PROBLEMA PLANTEADO: Reproduzca sin ninguna alteración las líneas que van desde la que contiene "What is the positional" hasta la última, ambas incluidas.

DATOS DE TRABAJO:
======

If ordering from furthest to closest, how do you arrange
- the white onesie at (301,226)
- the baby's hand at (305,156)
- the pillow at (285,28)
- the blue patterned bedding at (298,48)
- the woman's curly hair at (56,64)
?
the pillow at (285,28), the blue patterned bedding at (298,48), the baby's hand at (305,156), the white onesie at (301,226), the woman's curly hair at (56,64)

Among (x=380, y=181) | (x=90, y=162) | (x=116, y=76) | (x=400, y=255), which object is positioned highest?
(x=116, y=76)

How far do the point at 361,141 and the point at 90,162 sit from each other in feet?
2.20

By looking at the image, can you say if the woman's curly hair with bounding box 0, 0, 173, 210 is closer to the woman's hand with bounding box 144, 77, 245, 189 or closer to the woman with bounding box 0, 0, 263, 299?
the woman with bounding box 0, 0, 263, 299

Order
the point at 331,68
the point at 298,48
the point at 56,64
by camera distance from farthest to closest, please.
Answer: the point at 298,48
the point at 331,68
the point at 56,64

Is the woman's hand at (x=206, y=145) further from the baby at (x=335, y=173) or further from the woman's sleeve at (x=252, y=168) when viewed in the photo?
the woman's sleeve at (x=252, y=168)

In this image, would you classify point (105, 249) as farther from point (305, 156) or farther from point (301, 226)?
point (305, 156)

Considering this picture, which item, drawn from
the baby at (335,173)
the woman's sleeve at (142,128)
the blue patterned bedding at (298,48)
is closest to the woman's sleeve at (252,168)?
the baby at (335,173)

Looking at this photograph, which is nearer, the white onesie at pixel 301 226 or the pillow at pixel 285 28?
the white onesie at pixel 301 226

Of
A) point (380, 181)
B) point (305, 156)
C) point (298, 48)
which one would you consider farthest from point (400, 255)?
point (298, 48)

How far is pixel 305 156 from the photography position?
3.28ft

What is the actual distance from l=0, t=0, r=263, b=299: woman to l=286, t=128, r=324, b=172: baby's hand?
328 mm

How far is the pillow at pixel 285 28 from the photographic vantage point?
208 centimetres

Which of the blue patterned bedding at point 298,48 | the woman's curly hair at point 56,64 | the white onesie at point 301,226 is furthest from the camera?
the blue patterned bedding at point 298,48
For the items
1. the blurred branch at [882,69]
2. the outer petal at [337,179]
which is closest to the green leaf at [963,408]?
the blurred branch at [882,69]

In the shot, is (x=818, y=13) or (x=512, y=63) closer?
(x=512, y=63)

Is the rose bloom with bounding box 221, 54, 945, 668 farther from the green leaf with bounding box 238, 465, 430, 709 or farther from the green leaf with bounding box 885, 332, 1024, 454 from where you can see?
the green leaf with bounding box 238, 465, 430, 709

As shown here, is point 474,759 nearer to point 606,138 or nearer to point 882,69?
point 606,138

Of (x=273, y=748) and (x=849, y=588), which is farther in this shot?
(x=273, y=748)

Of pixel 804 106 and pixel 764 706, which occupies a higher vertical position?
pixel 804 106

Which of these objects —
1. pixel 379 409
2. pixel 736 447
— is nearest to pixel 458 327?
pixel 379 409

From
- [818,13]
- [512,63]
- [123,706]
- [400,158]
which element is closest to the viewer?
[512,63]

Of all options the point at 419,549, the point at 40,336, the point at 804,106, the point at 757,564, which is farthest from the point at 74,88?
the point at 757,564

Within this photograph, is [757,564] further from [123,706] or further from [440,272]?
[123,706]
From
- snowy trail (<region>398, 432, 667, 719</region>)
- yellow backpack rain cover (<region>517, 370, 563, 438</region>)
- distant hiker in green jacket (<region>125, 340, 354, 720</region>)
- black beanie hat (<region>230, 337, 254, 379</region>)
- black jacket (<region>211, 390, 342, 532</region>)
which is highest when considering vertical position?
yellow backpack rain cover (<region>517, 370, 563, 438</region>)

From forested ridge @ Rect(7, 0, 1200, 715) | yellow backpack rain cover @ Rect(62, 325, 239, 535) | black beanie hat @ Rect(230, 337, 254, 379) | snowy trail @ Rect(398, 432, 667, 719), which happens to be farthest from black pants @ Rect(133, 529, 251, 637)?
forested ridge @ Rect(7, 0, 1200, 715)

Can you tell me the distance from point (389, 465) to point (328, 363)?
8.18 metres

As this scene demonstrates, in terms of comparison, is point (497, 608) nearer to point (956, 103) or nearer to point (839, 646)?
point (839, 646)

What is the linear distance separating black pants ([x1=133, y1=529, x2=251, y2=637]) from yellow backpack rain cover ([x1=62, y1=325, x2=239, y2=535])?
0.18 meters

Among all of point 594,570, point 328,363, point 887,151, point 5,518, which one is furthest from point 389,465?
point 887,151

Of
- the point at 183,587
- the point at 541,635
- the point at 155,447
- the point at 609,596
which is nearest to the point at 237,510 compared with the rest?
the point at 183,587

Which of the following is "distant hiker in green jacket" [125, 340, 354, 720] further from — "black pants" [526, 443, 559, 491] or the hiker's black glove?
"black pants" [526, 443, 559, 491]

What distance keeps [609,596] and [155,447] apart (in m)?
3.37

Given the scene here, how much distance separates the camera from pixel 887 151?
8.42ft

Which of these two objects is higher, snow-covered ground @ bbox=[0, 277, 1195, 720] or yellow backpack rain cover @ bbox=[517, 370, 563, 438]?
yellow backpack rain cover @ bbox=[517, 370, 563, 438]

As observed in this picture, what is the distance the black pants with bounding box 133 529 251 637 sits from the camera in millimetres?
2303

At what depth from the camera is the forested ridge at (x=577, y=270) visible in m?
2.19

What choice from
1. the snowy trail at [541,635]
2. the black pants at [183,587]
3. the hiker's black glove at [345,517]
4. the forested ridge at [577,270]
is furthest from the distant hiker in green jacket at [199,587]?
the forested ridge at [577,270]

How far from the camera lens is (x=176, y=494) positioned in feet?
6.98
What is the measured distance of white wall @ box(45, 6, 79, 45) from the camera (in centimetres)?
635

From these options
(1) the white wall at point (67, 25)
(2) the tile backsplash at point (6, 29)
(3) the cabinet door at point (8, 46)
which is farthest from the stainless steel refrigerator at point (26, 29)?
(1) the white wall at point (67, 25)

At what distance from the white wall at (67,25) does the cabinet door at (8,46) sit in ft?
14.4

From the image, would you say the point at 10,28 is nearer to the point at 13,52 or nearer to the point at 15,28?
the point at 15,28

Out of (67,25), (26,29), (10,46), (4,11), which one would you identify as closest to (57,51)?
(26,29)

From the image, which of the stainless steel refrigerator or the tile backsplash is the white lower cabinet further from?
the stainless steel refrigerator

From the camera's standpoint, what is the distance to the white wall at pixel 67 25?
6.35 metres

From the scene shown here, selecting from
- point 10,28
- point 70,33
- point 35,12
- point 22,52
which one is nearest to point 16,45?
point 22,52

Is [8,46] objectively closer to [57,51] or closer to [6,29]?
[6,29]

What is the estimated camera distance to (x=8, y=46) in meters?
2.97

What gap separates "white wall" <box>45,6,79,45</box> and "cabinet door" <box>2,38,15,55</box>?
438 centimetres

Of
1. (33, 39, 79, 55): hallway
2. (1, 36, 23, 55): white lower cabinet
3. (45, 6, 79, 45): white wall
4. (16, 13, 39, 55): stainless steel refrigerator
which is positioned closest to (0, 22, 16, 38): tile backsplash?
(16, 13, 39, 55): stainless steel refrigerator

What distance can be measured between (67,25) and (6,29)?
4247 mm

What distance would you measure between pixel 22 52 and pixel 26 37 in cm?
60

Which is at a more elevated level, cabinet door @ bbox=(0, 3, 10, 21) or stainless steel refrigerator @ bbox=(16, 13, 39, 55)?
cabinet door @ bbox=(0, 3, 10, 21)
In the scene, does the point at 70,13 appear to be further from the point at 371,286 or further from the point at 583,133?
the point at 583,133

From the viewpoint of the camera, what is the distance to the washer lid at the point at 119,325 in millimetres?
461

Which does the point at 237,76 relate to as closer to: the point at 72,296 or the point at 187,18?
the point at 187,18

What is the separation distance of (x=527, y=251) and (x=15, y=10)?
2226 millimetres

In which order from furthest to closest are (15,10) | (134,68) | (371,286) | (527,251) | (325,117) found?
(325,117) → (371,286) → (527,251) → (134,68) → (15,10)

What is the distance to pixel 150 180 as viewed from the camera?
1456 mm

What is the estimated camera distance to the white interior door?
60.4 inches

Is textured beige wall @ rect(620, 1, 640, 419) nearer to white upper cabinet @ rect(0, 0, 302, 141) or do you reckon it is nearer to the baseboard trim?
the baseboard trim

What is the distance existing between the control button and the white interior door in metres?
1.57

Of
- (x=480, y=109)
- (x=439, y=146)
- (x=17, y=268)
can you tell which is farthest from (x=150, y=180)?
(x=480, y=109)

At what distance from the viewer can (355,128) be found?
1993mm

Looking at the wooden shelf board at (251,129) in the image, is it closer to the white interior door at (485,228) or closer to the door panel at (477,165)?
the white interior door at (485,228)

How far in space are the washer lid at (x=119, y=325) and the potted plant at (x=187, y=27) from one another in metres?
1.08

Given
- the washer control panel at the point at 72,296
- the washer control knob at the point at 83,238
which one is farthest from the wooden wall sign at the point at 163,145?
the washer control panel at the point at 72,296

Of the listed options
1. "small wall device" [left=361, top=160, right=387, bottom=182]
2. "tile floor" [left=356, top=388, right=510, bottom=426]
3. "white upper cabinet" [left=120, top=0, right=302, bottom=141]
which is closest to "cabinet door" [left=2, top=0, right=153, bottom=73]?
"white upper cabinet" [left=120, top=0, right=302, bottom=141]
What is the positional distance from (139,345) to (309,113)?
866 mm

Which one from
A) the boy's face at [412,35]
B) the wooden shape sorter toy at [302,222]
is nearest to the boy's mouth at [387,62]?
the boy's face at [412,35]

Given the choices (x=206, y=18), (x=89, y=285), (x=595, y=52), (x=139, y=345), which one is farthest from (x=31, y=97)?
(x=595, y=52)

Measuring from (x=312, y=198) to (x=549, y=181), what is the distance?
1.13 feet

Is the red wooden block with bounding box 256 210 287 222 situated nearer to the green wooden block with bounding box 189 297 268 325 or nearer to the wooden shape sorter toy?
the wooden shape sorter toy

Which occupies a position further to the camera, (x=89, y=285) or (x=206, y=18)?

======

RESULTADO OBTENIDO:
What is the positional distance from (139,345) to (309,113)?
866 mm

Which one from
A) the boy's face at [412,35]
B) the wooden shape sorter toy at [302,222]
is nearest to the boy's mouth at [387,62]?
the boy's face at [412,35]

Given the choices (x=206, y=18), (x=89, y=285), (x=595, y=52), (x=139, y=345), which one is farthest from (x=31, y=97)?
(x=595, y=52)

Measuring from (x=312, y=198) to (x=549, y=181), what is the distance?
1.13 feet

Is the red wooden block with bounding box 256 210 287 222 situated nearer to the green wooden block with bounding box 189 297 268 325 or nearer to the wooden shape sorter toy?
the wooden shape sorter toy

Which occupies a position further to the camera, (x=89, y=285) or (x=206, y=18)?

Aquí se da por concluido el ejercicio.